What I have tried to do as a film critic was share the depth and breadth of filmmaking, but it appears that many are not willing to step out of their comfort zone, even with the country rankings Sam most helpfully collected here at Wonders in the Dark, a worthy undertaking if ever there was one.
Perhaps I should have participated in the pool to offer some balance to this conservative exercise, but I’d probably just be more upset than I am not.
Do better, film fans!
Marilyn, in behalf of Bill Kamberger, thank you so much for the kind words on his stellar tabulation efforts. As to the actual voting, I totally get where you are coming from, and can make a connection with the actual Sight & Sound voting which previously has been criticized by some as a continuing celebration of the usual suspects. While some of the films in this designation are in my view irrefutable mega-masterpieces – like Tokyo Story, Vertigo, Citizen Kane, Sunrise, 2001, The Godfather, Joan of Arc and others – that have earned continued veneration, there should -as you contend – always be room and enthusiasm for many films that are regularly shut out from this polling. While I don’t quite go as far as one FB regular who spends the lion’s share of his time attacking Ozu, Bergman, Bresson, Tarkovsky and Godard as “crypto fascists” while calling each one “evil” (I kid you not)–to be sure I adore all of these with the sole exception of Godard, the underlying point you make is to leave the box. I get that totally, and I await to see where S & S goes. Some masterpieces are simply transcendent and deserve regular representation, but the cost is always that other great films are sadly under-represented as you note. I don’t really know how and when this genuine problem can be solved. Your own input has been and always be cherished my friend. (To be fair of course, this was a Top 200, and Bill did announce that over 3,500 films received support. Some of the outlier titles from Africa, South America and southeast Asia were named on several ballots, but the support was insufficient to overcome the massive allegiance for the canonical films. Had this project revealed the Top 500, many of such films would have placed, but I decided I would be pushing things and expect too much of Bill to complete such a massive tabulation).

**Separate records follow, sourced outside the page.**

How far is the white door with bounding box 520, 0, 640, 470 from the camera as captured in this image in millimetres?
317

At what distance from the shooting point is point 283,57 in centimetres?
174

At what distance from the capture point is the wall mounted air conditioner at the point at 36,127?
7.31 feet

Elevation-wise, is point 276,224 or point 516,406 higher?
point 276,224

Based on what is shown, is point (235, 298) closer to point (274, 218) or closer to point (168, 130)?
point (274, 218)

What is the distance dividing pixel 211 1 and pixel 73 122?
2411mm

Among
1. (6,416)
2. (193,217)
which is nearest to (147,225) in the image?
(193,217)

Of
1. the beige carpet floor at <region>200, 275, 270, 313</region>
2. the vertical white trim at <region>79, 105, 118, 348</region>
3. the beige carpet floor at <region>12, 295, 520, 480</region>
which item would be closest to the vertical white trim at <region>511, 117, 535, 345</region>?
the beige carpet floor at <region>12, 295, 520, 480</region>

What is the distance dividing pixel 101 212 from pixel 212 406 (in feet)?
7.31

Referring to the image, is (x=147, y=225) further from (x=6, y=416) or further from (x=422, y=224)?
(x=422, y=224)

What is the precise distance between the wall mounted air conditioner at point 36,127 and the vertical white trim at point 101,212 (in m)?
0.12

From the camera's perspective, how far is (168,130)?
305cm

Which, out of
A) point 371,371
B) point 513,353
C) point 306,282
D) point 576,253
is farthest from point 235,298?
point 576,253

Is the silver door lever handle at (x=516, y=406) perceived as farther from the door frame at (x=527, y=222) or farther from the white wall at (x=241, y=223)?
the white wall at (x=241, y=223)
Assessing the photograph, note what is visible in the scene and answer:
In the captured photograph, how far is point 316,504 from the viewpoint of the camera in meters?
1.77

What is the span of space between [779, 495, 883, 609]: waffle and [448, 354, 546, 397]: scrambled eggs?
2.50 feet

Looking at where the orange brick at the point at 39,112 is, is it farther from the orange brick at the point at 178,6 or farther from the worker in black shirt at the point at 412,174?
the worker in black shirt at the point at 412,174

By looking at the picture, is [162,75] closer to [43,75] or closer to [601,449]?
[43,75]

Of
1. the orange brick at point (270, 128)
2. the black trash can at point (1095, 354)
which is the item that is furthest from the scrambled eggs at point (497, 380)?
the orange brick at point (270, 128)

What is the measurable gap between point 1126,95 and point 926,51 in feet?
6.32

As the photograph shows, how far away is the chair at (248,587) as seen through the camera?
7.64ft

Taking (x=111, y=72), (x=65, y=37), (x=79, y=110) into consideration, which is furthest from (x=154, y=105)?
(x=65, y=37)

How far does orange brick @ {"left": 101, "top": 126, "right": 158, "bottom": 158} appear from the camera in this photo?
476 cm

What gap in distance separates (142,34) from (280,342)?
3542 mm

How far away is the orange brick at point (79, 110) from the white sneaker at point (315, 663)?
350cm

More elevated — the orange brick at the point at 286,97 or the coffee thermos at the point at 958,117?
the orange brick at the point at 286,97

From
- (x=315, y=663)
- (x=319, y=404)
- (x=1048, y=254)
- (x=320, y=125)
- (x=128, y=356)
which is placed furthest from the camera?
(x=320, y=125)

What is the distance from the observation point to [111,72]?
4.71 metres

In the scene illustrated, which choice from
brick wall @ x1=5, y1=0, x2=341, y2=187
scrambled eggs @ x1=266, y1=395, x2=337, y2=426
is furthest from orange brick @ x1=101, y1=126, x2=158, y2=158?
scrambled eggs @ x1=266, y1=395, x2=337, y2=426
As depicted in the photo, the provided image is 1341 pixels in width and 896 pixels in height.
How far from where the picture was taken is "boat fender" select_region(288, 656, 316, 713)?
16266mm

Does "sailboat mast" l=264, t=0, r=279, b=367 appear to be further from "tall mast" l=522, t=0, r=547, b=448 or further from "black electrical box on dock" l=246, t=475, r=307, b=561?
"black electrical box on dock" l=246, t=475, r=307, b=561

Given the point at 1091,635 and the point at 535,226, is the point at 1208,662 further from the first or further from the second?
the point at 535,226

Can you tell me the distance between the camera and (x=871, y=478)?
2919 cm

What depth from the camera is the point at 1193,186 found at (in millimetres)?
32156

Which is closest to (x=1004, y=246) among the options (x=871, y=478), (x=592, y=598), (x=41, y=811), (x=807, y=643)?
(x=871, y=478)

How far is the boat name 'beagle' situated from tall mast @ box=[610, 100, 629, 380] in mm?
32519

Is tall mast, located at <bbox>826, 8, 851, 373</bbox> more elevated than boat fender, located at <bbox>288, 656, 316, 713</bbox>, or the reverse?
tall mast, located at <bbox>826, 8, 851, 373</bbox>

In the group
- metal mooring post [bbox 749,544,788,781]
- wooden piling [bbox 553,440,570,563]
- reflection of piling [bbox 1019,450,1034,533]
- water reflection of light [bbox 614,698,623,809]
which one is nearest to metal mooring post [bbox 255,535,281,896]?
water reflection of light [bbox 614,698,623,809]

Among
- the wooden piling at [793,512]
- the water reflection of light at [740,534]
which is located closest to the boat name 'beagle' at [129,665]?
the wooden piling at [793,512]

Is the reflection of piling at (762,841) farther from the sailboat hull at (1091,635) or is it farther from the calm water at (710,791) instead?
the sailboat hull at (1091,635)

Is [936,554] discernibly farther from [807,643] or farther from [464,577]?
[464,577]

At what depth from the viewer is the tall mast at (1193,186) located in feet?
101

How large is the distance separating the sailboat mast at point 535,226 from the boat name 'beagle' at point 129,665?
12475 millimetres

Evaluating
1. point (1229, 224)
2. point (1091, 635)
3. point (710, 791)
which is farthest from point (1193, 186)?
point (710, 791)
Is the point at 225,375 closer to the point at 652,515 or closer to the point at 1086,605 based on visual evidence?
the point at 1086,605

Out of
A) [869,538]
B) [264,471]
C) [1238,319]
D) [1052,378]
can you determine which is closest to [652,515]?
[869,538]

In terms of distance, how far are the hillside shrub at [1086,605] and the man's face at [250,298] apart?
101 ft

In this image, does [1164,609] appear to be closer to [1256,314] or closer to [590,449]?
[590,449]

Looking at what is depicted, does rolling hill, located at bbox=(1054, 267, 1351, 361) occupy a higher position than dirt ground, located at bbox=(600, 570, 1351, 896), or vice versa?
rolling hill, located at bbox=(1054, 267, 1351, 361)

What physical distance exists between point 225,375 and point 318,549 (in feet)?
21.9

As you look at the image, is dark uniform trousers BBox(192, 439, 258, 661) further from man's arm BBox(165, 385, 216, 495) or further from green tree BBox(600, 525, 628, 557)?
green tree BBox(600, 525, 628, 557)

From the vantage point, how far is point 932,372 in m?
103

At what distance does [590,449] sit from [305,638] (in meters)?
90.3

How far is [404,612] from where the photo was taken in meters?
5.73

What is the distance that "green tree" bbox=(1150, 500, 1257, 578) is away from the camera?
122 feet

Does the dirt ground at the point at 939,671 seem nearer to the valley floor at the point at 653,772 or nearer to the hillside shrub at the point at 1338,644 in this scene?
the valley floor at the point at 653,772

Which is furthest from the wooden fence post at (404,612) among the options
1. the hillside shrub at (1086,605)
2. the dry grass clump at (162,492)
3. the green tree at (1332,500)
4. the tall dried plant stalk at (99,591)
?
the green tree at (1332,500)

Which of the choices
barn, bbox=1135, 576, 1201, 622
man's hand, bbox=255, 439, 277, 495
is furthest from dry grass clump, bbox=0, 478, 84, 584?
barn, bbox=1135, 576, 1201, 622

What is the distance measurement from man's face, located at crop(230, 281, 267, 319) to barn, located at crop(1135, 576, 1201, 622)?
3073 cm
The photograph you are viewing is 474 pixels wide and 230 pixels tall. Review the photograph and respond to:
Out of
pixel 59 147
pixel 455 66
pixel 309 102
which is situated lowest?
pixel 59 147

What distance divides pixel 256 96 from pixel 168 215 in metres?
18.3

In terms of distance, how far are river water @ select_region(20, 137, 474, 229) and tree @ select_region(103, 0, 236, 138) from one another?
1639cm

Sam, thank you so much for your measured and understanding response to my rant. I regretted being so harsh and writing something in the heat of the moment. However, I do stand by my criticism (I’m a film critic, after all!). In years past, in the heyday of Ferdy on Films, I realized many people did not have access to many of the films I was privileged to see as a resident of a major U.S. city. I wrote about interesting new films from far-flung places and exciting, new directors in hopes that if and when these became available more widely, people would remember my reviews or read them via the IMDb links I provided. It is now 2022, and free and reasonably priced streaming and secondary markets for lower-cost DVDs make accessing these films much more feasible. Your country countdowns reminded your readers of the excellence of films from all parts of the globe. And, dare I say, diversity has become a byword in this country. It was just so disappointing to see voters show so little effort in mixing up their choices to include not only the recognized masterpieces we all know and love, but also to find room for the wide range of creators from cinema’s earliest days to the present.
Marilyn, thanks again my friend! Well, I do think it is safe to say that our individual international pollings -all of which your participated in with a fabulous line-up of underappreciated gems- were a better acknowlegement of eclectic and too-often-ignored films, most of which could be compared with the canonical selections. Once we got to this so-called Mother of All Pollings, such films suffered under-appreciation to put it mildly.